Effect of aggregation on the single-chain dimensions of sulfonated polystyrene ionomers in xylene

Abstract

Abstract Small-angle neutron scattering has been used to determine the dimensions of single chains within the aggregates formed in the solvent p-xylene by a sodium sulfonated polystyrene ionomer (SPS). This polymer has a molecular weight of 105 g mol−1 and sulfonation level of 1.25 mol %. The dimensions were obtained by using a mixture of normal and deuterated polymer to achieve contrast match of the overall polymer in a mixed normal and deuterated solvent. As the concentration of the ionomer was raised, the average single-chain radius of gyration increased.

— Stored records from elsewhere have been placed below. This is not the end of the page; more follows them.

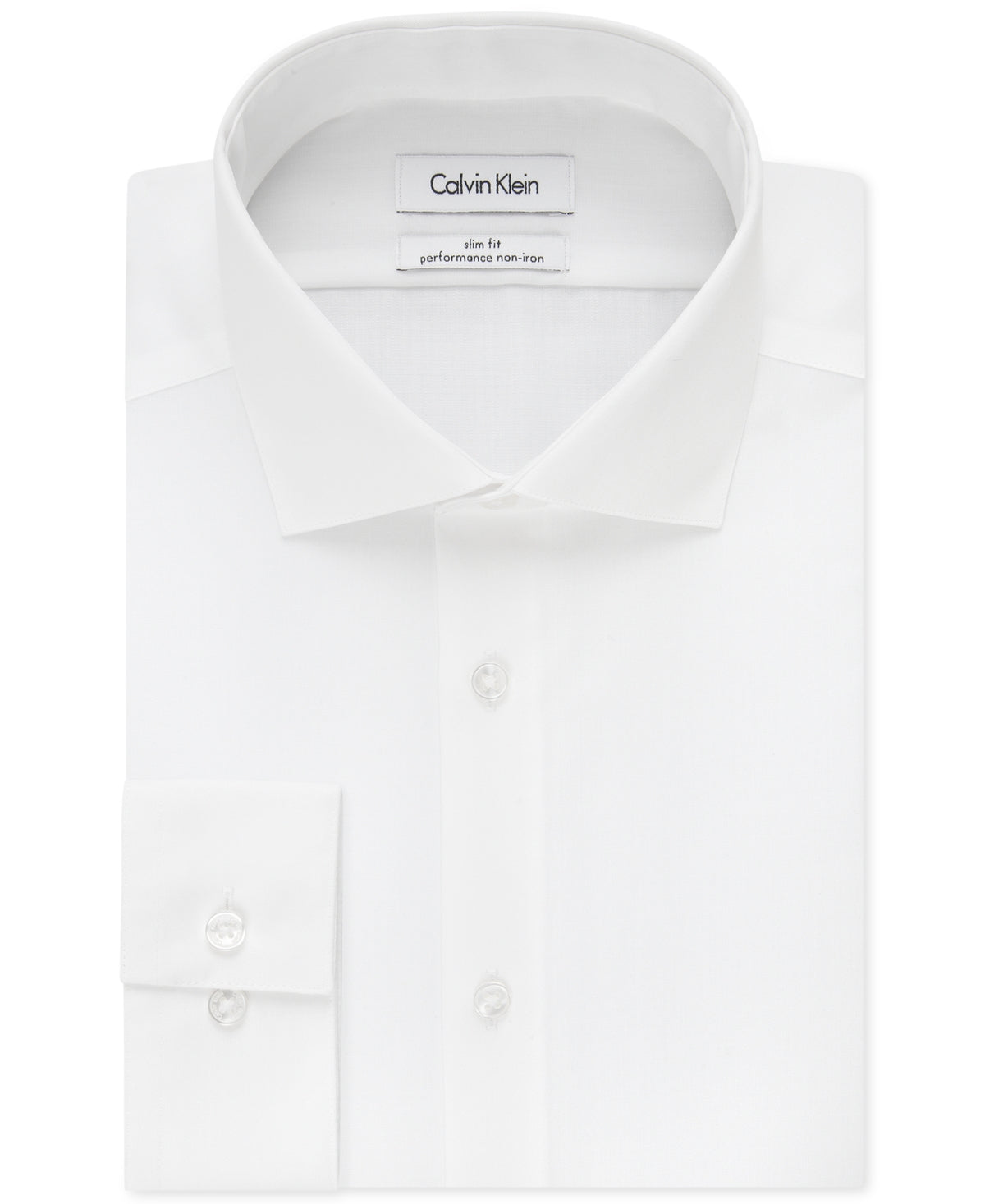 Calvin Klein Men's Slim Fit Non Iron Performance Spread Collar Herringbone Dress Shirt White Size 34X35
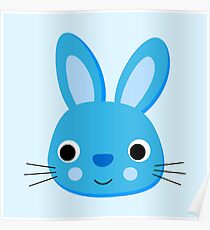 blau Hase Poster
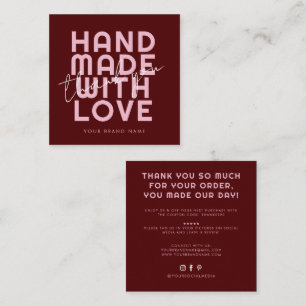 Modern handmade with love thank you square business card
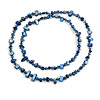Navy Blue Shell Nugget and Space Blue Glass Bead Long Necklace - 115cm Long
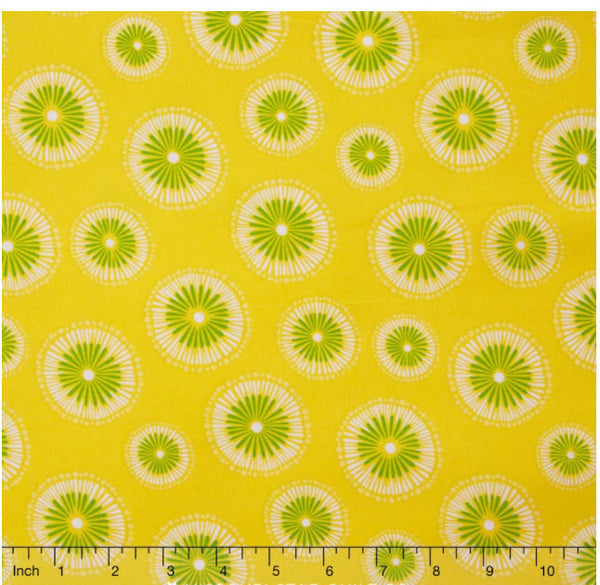 Dori - Tie-Dye Yellow Yardage by Mitzi Powers for Benartex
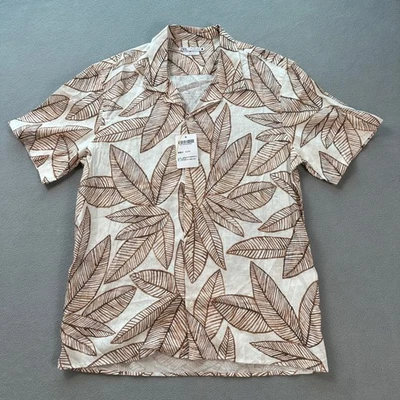 ZARA Men Button Up Shirt Leaf Print White Brown Short Sleeve Regular Fit NWOT - Image 1 of 4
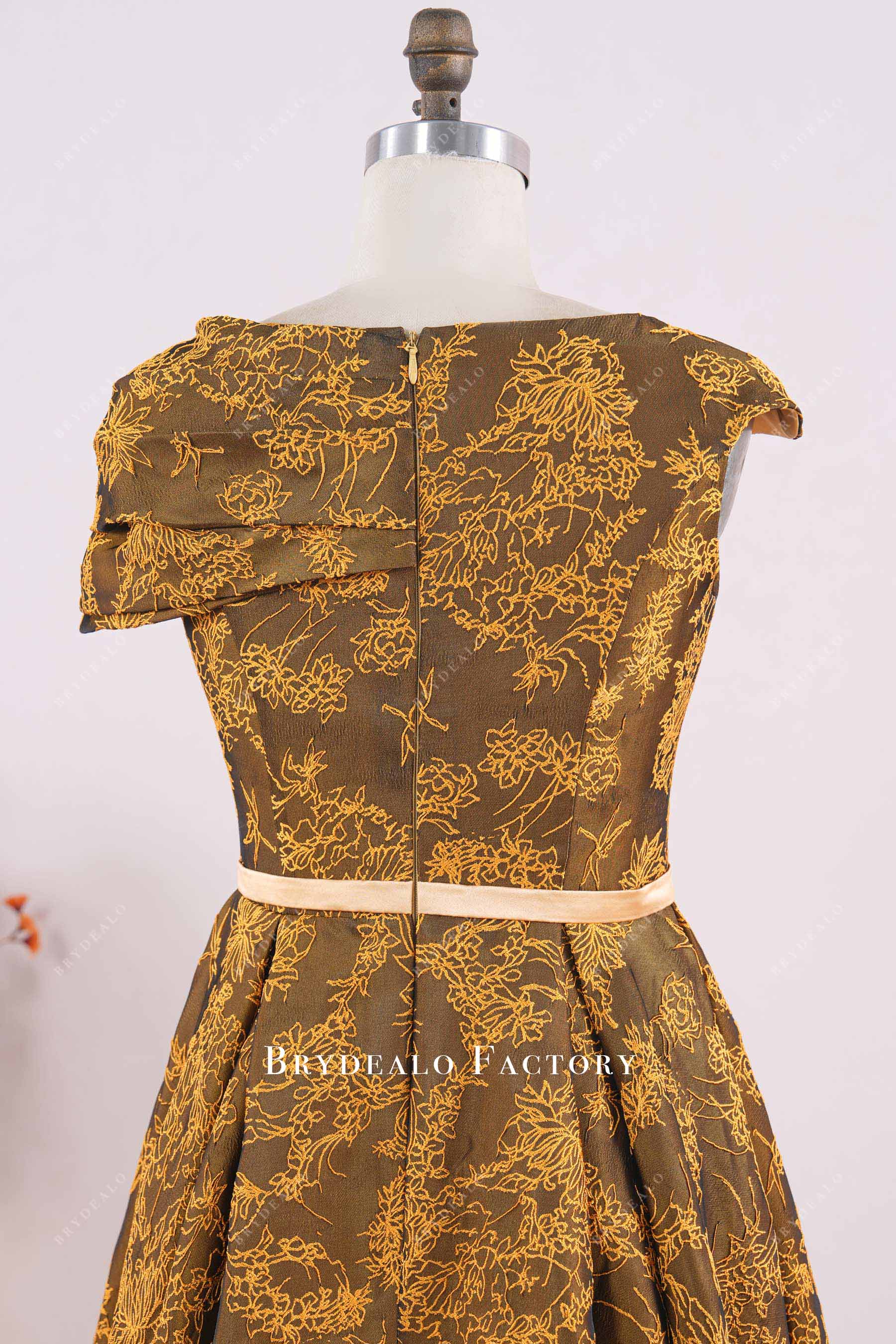 gold jacquard with waistband mother of bride dress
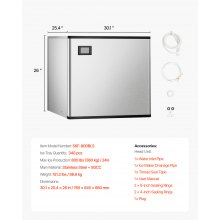 Commercial Ice Maker Machine 800 lbs/24 h Self-Cleaning Ice Machine - Head Only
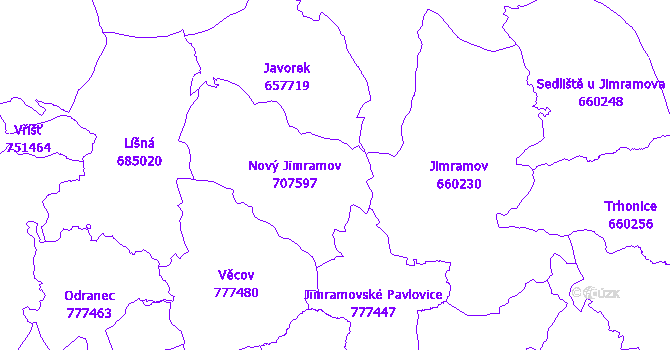 Katastrální mapa Nový Jimramov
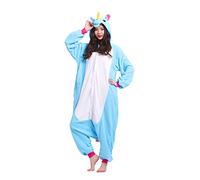 ULEEMARK Women's Adult Pajamas Unisex Animal Onesies Novelty Pyjamas Nightwear Homewear OnePiece Cosplay Halloween Costume Loungewear, Blue Unicorn L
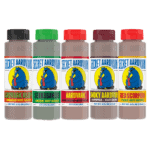 5 bottles of sauce lined up. Red Scorpion, Smoky Aardvark, Aardvark Smoked Reaper, Serrabanero Green Hot Sauce, Aardvark Habanero Hot Sauce.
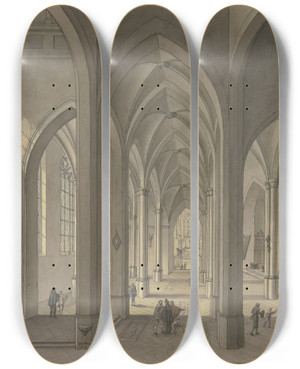 Triptych art skateboard deck of Johann Ludwig Ernst Morgenstern Blick In Den Chor Einer Dreischiffigen Gotischen Hallenkirche Mit Staffagefiguren In Der Tracht Des 17 Jahrhunderts by Johann Ludwig Ernst Morgenstern (1738-1819)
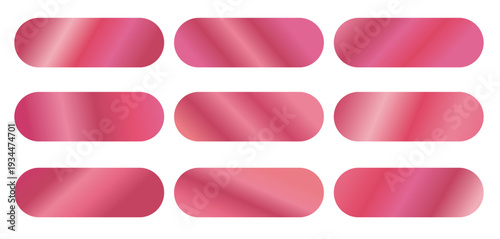 Pink metal gradient set. Vector metallic texture. Elegant, shiny and bright gradient collection for chrome button. 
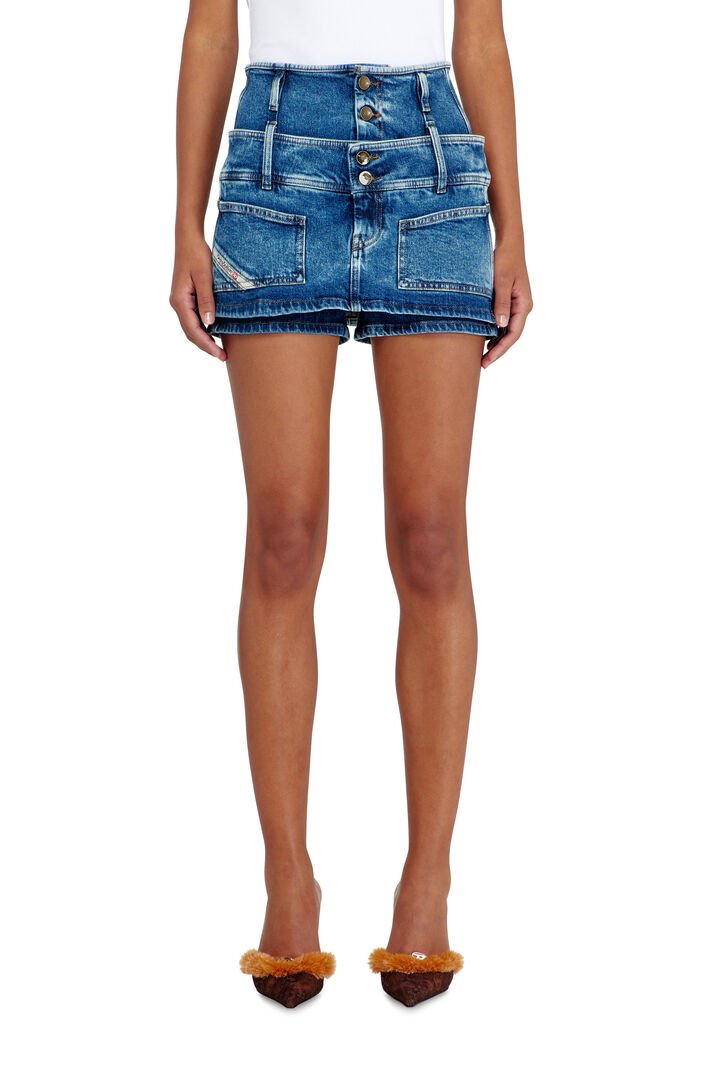 Minigonna pantaloncino in denim con doppia cintura
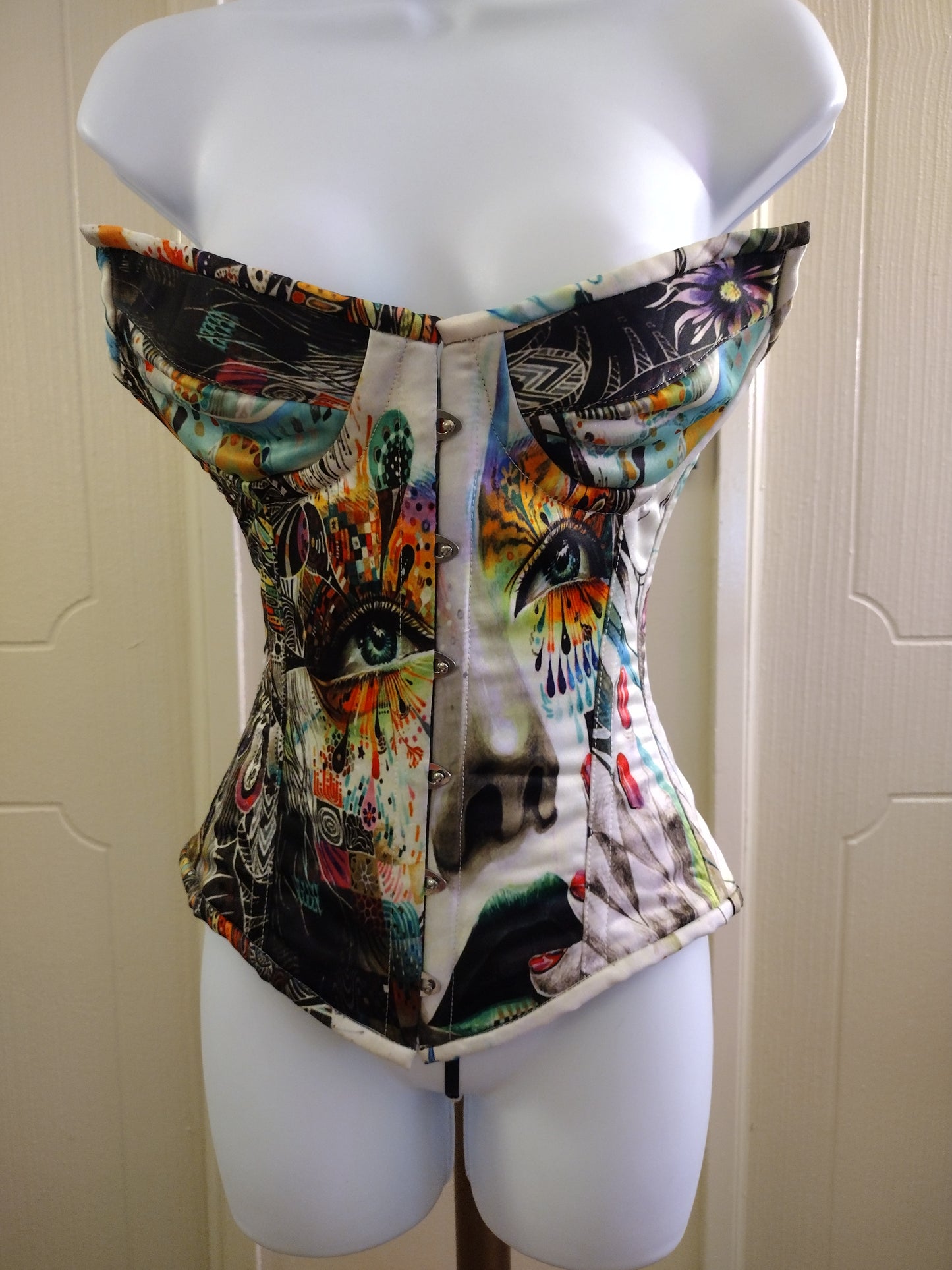 Graffiti Printed Cotton Over Breast Corset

This rise occurs as a result of an increase in the ratio of aggregates to single chains. The isolated ionomer chains collapse to dimensions smaller than for the ‘parent’ polystyrene in a theta solvent. Within an aggregate, however, each individual ionomer chain expands to a size larger than that for the equivalent polystyrene in p-xylene (a good solvent for the ‘parent’ polymer). Using an open association model to quantify the extent of aggregation as a function of concentration, the single-chain dimension both in the aggregates and as collapsed chains have been estimated. The average radius of gyration of a single chain was found to be 60 A for an isolated chain but rose to a maximum value of 144 A within an aggregate. It is suggested that the entropy change that occurs on aggregation arises primarily from the single-chain expansion. The models developed have also been used to explain previous measurements of the single-chain dimensions of other ionomers in non-polar solvents.